Ohio State staff admitted that the root cause of four players transferring out of the program during and after the 2015-16 season was a culture problem. But it wasn’t one specific to the Buckeyes program, but rather one pervasive in college basketball.
"Coach Matta was immune from guys leaving Ohio State (for a long time)," Ohio State assistant coach Dave Dickerson said, "But I don’t think any program in the country is immune from what happened this past offseason for us.
"We have to do a better job as coaches, we have to do a better job as recruiters, there’s no doubt about that. But the world of college basketball is changed radically to where what happened with kids now, and this is not our fault, if kids don’t here or get what they want there’s another option."
Regardless of whether there were serious internal issues prompting Ohio State's departures, transfers have become an epidemic in college basketball in recent seasons. It's just another part of college basketball at this point.

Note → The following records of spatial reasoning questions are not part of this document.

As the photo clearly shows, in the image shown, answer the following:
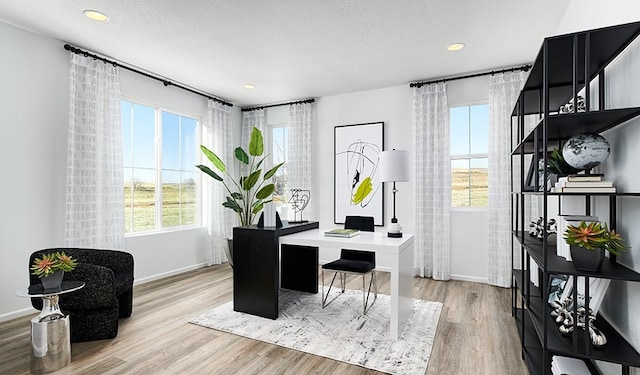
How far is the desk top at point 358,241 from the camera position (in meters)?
2.67

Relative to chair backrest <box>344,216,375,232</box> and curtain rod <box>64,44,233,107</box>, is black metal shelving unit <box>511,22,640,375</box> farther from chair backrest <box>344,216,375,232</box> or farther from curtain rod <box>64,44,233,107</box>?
curtain rod <box>64,44,233,107</box>

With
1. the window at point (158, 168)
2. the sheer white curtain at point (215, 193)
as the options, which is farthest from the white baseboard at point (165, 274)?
the window at point (158, 168)

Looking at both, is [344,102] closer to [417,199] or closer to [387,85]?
[387,85]

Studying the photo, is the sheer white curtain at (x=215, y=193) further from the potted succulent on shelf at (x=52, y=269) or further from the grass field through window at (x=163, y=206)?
the potted succulent on shelf at (x=52, y=269)

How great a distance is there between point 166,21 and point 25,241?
2.47 m

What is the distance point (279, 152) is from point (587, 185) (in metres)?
4.71

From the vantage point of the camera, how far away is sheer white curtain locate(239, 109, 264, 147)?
5812mm

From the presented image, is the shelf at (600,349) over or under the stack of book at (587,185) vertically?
under

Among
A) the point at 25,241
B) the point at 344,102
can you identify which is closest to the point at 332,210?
the point at 344,102

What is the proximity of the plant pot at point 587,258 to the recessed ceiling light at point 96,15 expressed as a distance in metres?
3.71

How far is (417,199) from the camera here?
14.7ft

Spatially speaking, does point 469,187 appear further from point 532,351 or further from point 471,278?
point 532,351

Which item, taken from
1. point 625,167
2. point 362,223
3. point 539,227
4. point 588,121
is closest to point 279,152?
point 362,223

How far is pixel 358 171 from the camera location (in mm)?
5016
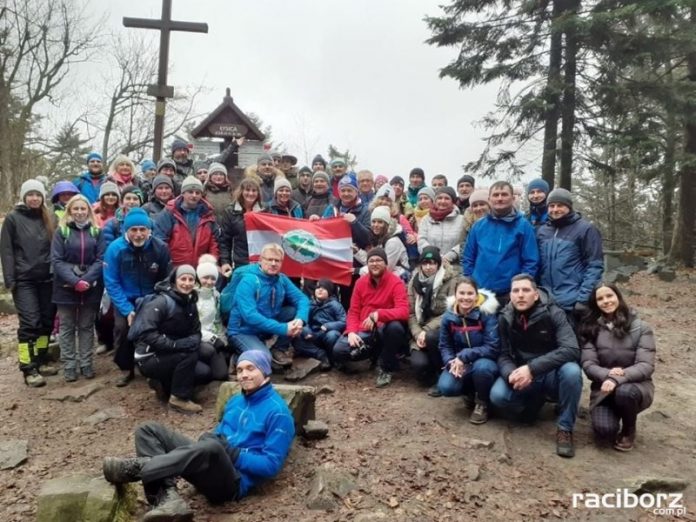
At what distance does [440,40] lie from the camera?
15344 mm

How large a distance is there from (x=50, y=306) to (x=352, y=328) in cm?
414

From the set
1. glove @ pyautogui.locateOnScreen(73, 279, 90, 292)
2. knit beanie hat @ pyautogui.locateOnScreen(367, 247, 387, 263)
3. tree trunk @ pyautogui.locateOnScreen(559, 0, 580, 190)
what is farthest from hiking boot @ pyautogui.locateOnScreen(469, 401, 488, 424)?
tree trunk @ pyautogui.locateOnScreen(559, 0, 580, 190)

According to ESPN's transfer tracker the number of transfers across all levels of college basketball have more-than tripled during the nine years they have been tracking them.
To Dickerson's point Ohio State has rarely had to deal with transfers over Matta's tenure. Prior to this season the Buckeyes saw just five players transfer out of the program in the head coach's 12 seasons in Columbus. Furthermore, the Buckeyes have benefited from some transfers, including last year's starting center Trevor Thompson.
Still, the total number of transfers in the Matta era nearly doubled this year as Austin Grandstaff, Daniel Giddens, A.J. Harris and Mickey Mitchell all left the program.
The head coach agreed with Dickerson's sentiment that the departures were part of a culture problem, but one that extends far beyond Ohio State and is pervasive in college basketball.
“I think that the landscape of college basketball has undoubtedly changed. Talking to other coaches and we’ve all got the exact same problems, we just wear different colored uniforms," Matta said in April. "I think from that perspective, it’s one of those situations where it sort of is what it is in terms of instant gratification and those types of things. Some guys maybe aren’t as patient and see the big picture, but that’s part of it. I think the new millennial, whatever they’re called, all these young guys out here upon getting their degree they want a corner office. I think that’s something that’s probably the hardest part just in society right now. With that said, it is what it is and you deal with it and move forward.”
The Buckeyes are moving forward with the players who want to be part of the Ohio State program, and by all accounts that's just fine with the staff.